TEKS:
Pengertian buka luwur
Penyelenggaraan upacara peringatan terhadap orang-orang yang sudah
meninggal menjadi tradisi yang sangat kuat, terutama orang yang sudah meninggal
tersebut adalah seorang tokoh terkenal dalam bidang agama. Hal ini terbukti dengan adanya sebuah upacara yang dianggap sakral oleh
masyarakat Kudus, yaitu upacara tradisional Buka Luwur.
Buka luwur merupakan upacara
peringatan wafatnya sunan atau ulama yang disegani masyarakat atau yang sering
disebut dengan khaul. Buka luwur adalah tradisi mengganti kain mori atau luwur
makam sunan. Tradisi ini dipercaya akan mendatangkan berkah yang datang dari
Tuhan sesuai dengan hajat niatan tertentu sesuai yang diinginkan.
Ritual ini dilakukan pencopotan kelambu atau kain putih dan makam
yang sudah satu tahun digunakan. Kelambu atau kain putih
itulah yang disebut dengan Luwur. Kelambu atau kain putih bekas penutup makam
tersebut menjadi rebutan masyarakat karena untuk mendapatkan “berkah”.

DATA SUMBER:
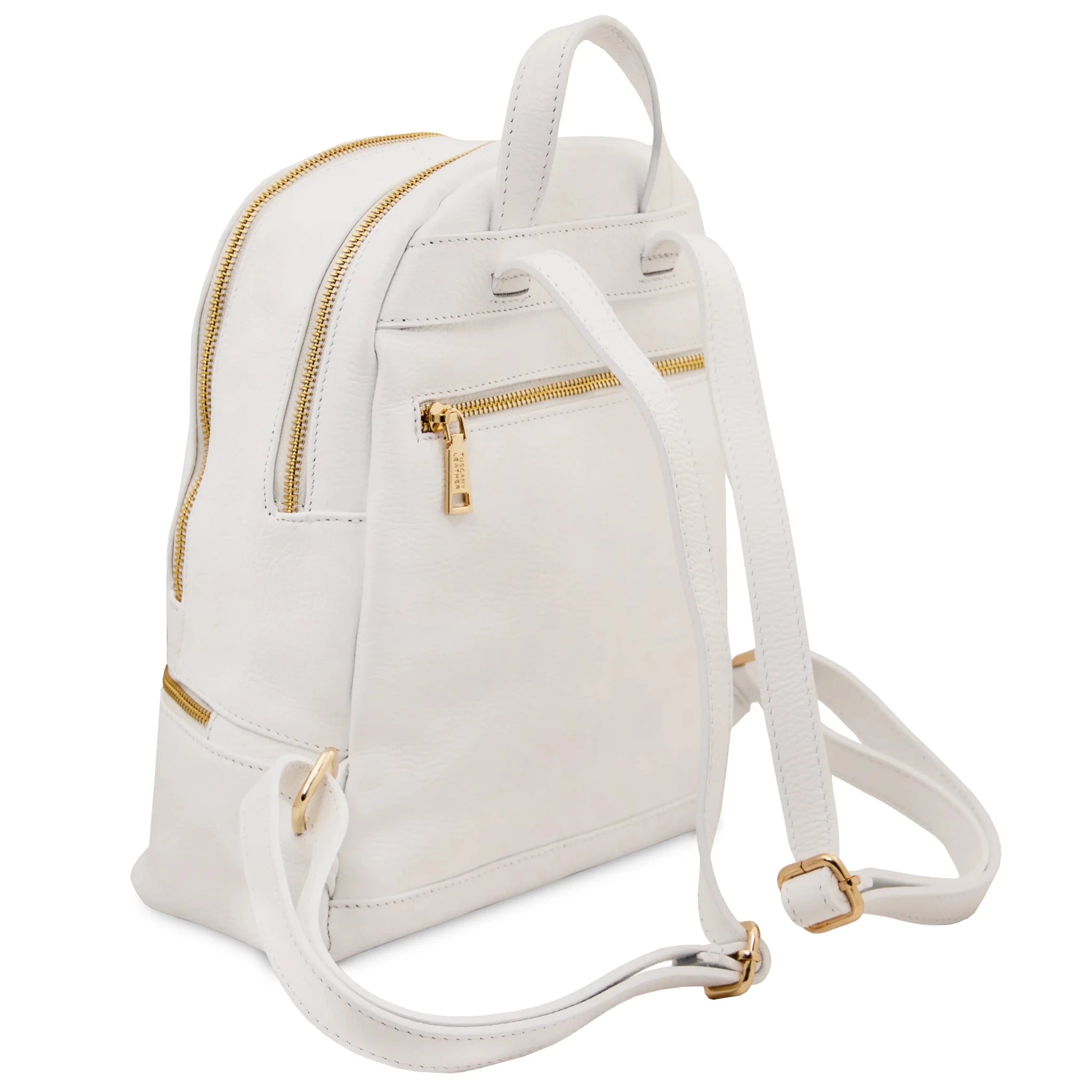 White TL Bag Italian Soft Leather Zip Backpack BackView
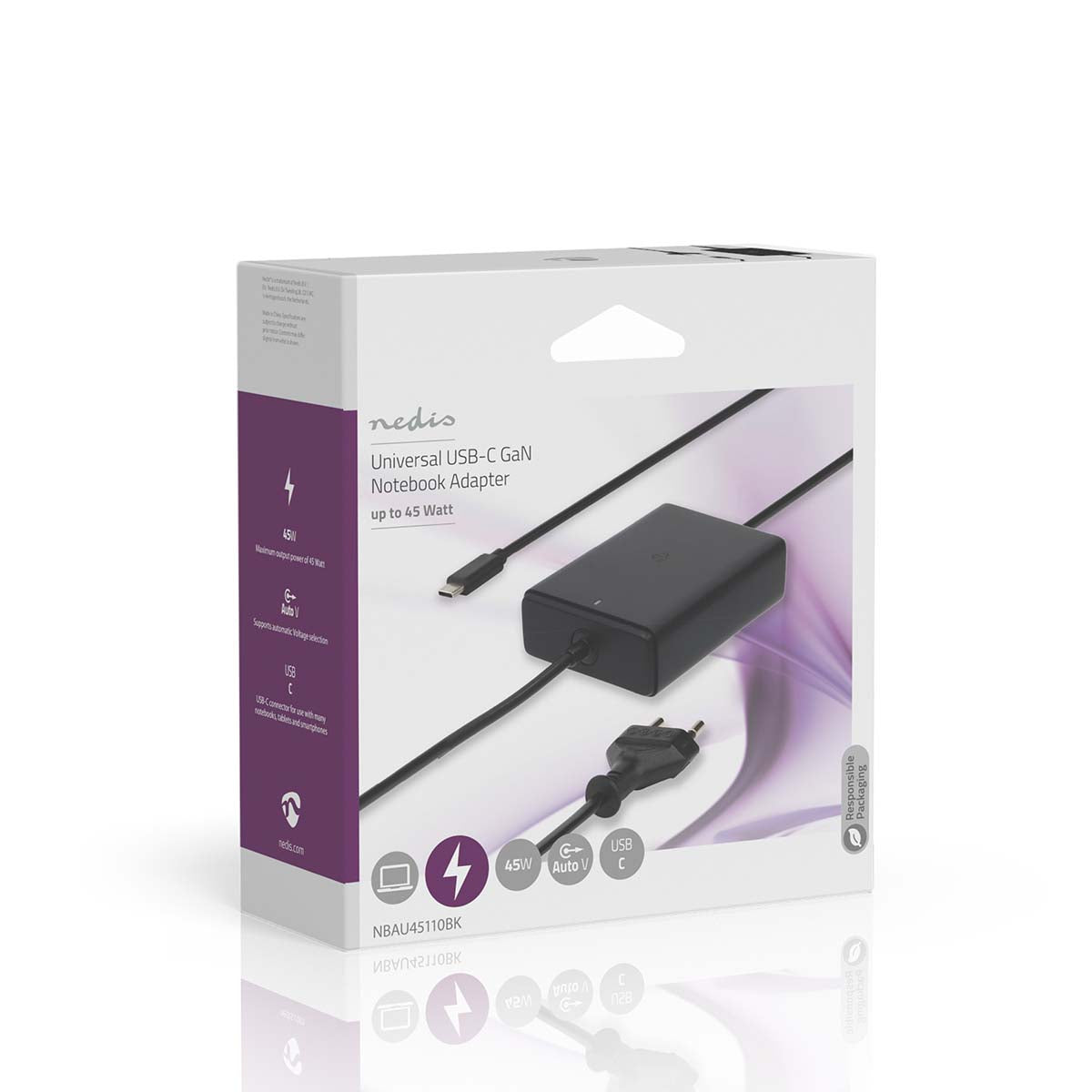 Notebook Adapter | GaN | 45 W | 5 / 9 / 12 / 15 / 20 V DC | 2.25 / 2.33 / 2.92 / 3.0 A | Benutzt für: Notebook / Smartphone / Tablet | Euro / Typ-C (CEE 7/16)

TUGAS KERJA:
Ulangi persis bagian teks tentang Buka Luwur, mulai dari kata-kata "Pengertian buka luwur" dan berhenti setelah kata-kata "sesuai yang diinginkan.". Data di atas tidak diperlukan.

JAWABAN:
Pengertian buka luwur
Penyelenggaraan upacara peringatan terhadap orang-orang yang sudah
meninggal menjadi tradisi yang sangat kuat, terutama orang yang sudah meninggal
tersebut adalah seorang tokoh terkenal dalam bidang agama. Hal ini terbukti dengan adanya sebuah upacara yang dianggap sakral oleh
masyarakat Kudus, yaitu upacara tradisional Buka Luwur.
Buka luwur merupakan upacara
peringatan wafatnya sunan atau ulama yang disegani masyarakat atau yang sering
disebut dengan khaul. Buka luwur adalah tradisi mengganti kain mori atau luwur
makam sunan. Tradisi ini dipercaya akan mendatangkan berkah yang datang dari
Tuhan sesuai dengan hajat niatan tertentu sesuai yang diinginkan.